PASSAGE GIVEN

◆ ◆ ◆

I believe the concept was brought forward in response to the destruction of sources of income, particularly for publishers because many smaller players in that industry relied on sales from their catalogue and that happened disproportionately through independent book stores. The idea was that Amazon would make the traditional publishing niche "better" by making the catalogue even easier to buy from. But that proved largely false because Amazon pushed down prices, pushed down distributor share, etc.

There was and continues to be something like this business in music, but in classical (and somewhat in jazz) not in pop/rap, anything that sells in volume. The results are somewhat different because, for example, there is a fixed vinyl production capacity - really, it's been what it is for decades - that is essentially at 100% use. Collectors also look for special issues - odd colors, even a record inserted inside another record (thank you Third Man Records).

In regular music, the net in general has allowed some smaller scale artists to prosper. I don't think was marketed as "long tail".

◆ ◆ ◆

Records of scene-based questions
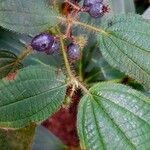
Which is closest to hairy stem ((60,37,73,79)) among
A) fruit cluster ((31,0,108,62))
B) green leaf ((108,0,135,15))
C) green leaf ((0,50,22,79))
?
fruit cluster ((31,0,108,62))

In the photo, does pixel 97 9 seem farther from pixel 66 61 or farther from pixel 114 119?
pixel 114 119

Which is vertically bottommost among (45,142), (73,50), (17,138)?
(45,142)

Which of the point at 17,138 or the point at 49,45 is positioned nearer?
the point at 49,45

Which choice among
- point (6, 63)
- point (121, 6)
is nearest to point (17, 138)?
point (6, 63)

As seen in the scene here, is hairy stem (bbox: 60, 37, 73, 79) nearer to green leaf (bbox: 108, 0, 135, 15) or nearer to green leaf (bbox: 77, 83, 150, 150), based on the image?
green leaf (bbox: 77, 83, 150, 150)

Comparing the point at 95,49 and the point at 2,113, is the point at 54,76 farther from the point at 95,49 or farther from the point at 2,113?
the point at 95,49
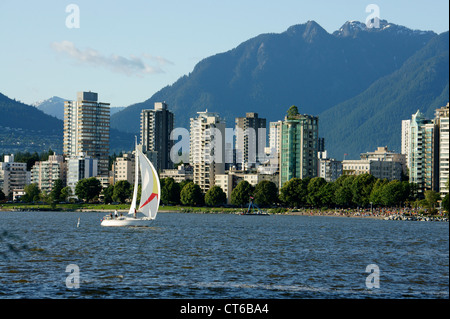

◆ ◆ ◆

REQUIRED TASKS
- 1) Translate this sentence from the passage on publishing and music into Spanish: "In regular music, the net in general has allowed some smaller scale artists to prosper."
- 2) List every music genre named in the passage on publishing and music.
The items are separate material with no connection to the passage on publishing and music.

RESULTS OF THE EXERCISE
- 1) En la música convencional, la red en general ha permitido que algunos artistas de menor escala prosperen.

- 2) Classical, jazz, pop, rap